Each class will also have two dictionaries to hold probability data:

>`self.priors`: Stores the prior probabilities $P(y)$ for each class.

>`self.likelihoods`: Stores the likelihoods $P(X|y)$ for each class, for each feature.
--------------------------------------------------------------------------------
### `fit(X, y, alpha=1.0)`
This function is used to train the Naive Bayes classifier by calling two key methods:

>#### `calc_priors(y)`: $P(y)$
>This function computes the prior probabilities $P(y)$ and stores it in `self.priors`. The prior probability is simply the probability of each class occurring in the dataset.

>#### `calc_likelihoods(X, y, alpha=1.0)`: $P(X|y)$
>This function calculates the likelihood $P(X|y)$ using Laplace smoothing (`alpha`) to handle zero counts, which could lead to probability issues.
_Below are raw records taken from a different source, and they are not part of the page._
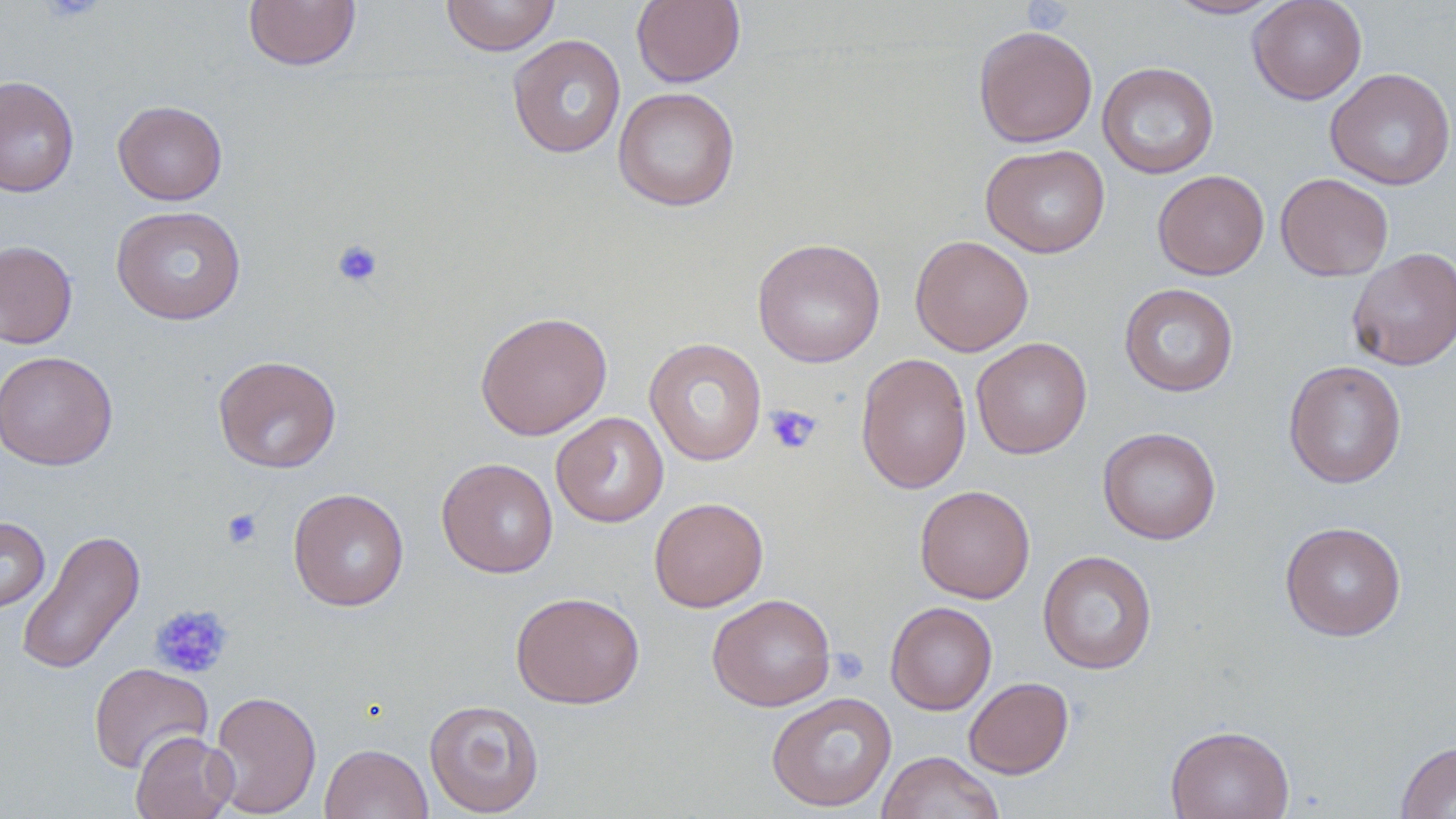

No blood parasites seen.

slide-level diagnosis = negative for blood parasites
platelet locations = approximate bounding boxes as (x1,y1)-(x2,y2) corner pairs in pixels: (330,239)-(384,289), (764,404)-(822,455), (221,508)-(263,550), (149,604)-(235,680), (829,648)-(868,685)
field of view = single
uninfected red blood cell locations = approximate bounding boxes as (x1,y1)-(x2,y2) corner pairs in pixels: (440,0)-(561,56), (631,0)-(746,87), (1165,0)-(1286,20), (1247,0)-(1367,105), (244,1)-(361,71), (973,25)-(1097,148), (507,34)-(626,159), (1097,61)-(1219,179), (1324,68)-(1456,190), (0,76)-(80,198), (613,87)-(740,212), (113,100)-(228,205), (980,143)-(1111,258), (1152,169)-(1269,280), (1276,172)-(1394,281), (111,205)-(247,325), (910,234)-(1034,356), (752,238)-(886,367), (0,239)-(78,349), (1346,247)-(1456,371), (1119,283)-(1239,397), (475,311)-(613,440), (971,337)-(1092,459), (644,338)-(767,466), (0,350)-(117,470), (855,352)-(972,495), (213,355)-(342,473), (1283,360)-(1407,488), (551,412)-(668,528), (1097,427)-(1221,544), (436,458)-(559,578), (914,485)-(1035,603), (288,488)-(410,611), (650,497)-(768,612), (0,516)-(50,614), (1280,521)-(1406,641), (17,528)-(146,676), (1038,549)-(1157,675), (510,591)-(645,709), (707,593)-(835,711), (885,601)-(997,715), (88,662)-(213,775), (963,677)-(1074,779), (207,690)-(322,818), (766,692)-(897,812), (424,699)-(544,817), (1165,724)-(1295,819), (131,730)-(237,819), (1395,740)-(1456,818), (320,743)-(433,819), (877,750)-(1006,819)
modality = optical microscopy
magnification = 1000x
image size = 1456×819 pixels
stain = May-Grünwald-Giemsa
preparation = thin blood film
Output is stored in `self.likelihoods`.

### `predict(X_test)`
This function predicts the class labels for a given set of input samples. and calls the `calc_posteriors` function

>#### `calc posteriors(X)` $P(y|X)$
>This function calculates the posterior probability $P(y∣X)$ for each sample in `X_test`. Returns an array of predicted class labels for the input samples.


In [None]:
class NaiveBayes():
  '''
  Naive Bayes Classifier
  We are looking to find essentially:

  P(y|X) = P(y)P(X|y)/P(X)

  '''
  def __init__(self):
    self.priors = {}
    self.likelihoods = {}

  def calc_priors(self, y):
    ''' Find P(y) '''
    classes = np.unique(y)
    for c in classes:
      self.priors[c] = np.mean(y == c)

  def calc_likelihoods(self, X, y, alpha=1.0):
    ''' Find P(X|y) '''
    likelihoods = {}
    classes = np.unique(y)
    num_features = X.shape[1]  # Number of words (vocabulary size)
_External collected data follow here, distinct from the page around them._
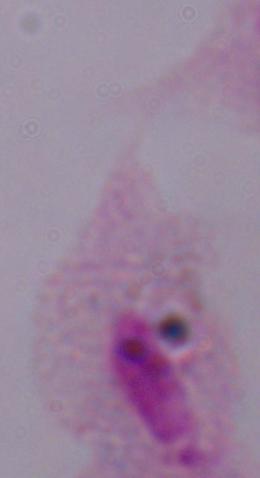 Captured at 1000x magnification. A trichomonad is seen. Micrograph.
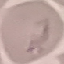

malaria status = uninfected
stain = Giemsa
capture = smartphone through the microscope eyepiece
image type = cell patch, automatically extracted from a larger field of view and resized to 64 × 64 pixels
preparation = thin blood film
    # For each unique label in the dataset
    for class_label in classes:
      class_indices = np.where(y == class_label)[0]
      X_class = X[class_indices]

      # Sum of word counts for all rows where Y = class_label
      word_count_class = np.sum(X_class, axis=0)

      # Total number of words in row of this class
      total_word_count_class = np.sum(word_count_class)

      # Apply Laplace smoothing incase any unknown words appear
      likelihoods[class_label] = (word_count_class + alpha) / (total_word_count_class + alpha * num_features)

    self.likelihoods = likelihoods


  def calc_posteriors(self, X):
    ''' Find P(y|X) '''
    posteriors = []

    # go through each row
    for x in X:
      class_posteriors = {}

      # For each class, calculate the posterior probability of the current row
      for class_label in self.priors:
        # Start with the log of the prior probability to avoid underflow issues
        log_posterior = np.log(self.priors[class_label])

        # Add the log of the likelihoods for each word in the document
        for idx, count in enumerate(x):
          if count > 0:
            # Add the log of the likelihood for this word, raised to the power of its count
            log_posterior += count * np.log(self.likelihoods[class_label][idx])

        class_posteriors[class_label] = log_posterior

      # at the end take the max score for the posterior, thats our
      posteriors.append(max(class_posteriors, key=class_posteriors.get))

    return np.array(posteriors)


  def fit(self, X, y, alpha=1.0):
    self.calc_priors(y)
    self.calc_likelihoods(X, y, alpha)

  def predict(self, X):
    return self.calc_posteriors(X)



>We could now evaluate and compare our model:

In [None]:
import time

nb = NaiveBayes()

# Start timer
start_time = time.time()

# Train model
nb.fit(X_train, y_train)

# Stop the timer
end_time = time.time()

#Predict on training set
train_yp = nb.predict(X_train)

# Output training time and accuracy
training_time = end_time - start_time
print(f"Training Time: {training_time:.4f} seconds")
accuracy_score(train_yp, y_train)

Training Time: 0.6641 seconds


0.9692953390766512

In [None]:
# Predict on test set and output accuracy
yp = nb.predict(X_test)
accuracy_score(yp, yt)

0.982281284606866

Not bad!
> Accuracy is surprisingly exactly the same as the `sklearn.naive_bayes MultinominalNB` model at a 98% on the test set which is a nice touch.

    0.982281284606866

> Runtime is **very fast** too as we consistently get training times <1 second.

# Conclusion
>And there we go! In my opinion Naive Bayes is one of the simpler algorithms to implement from scratch and makes for some good practice in statistics and probability.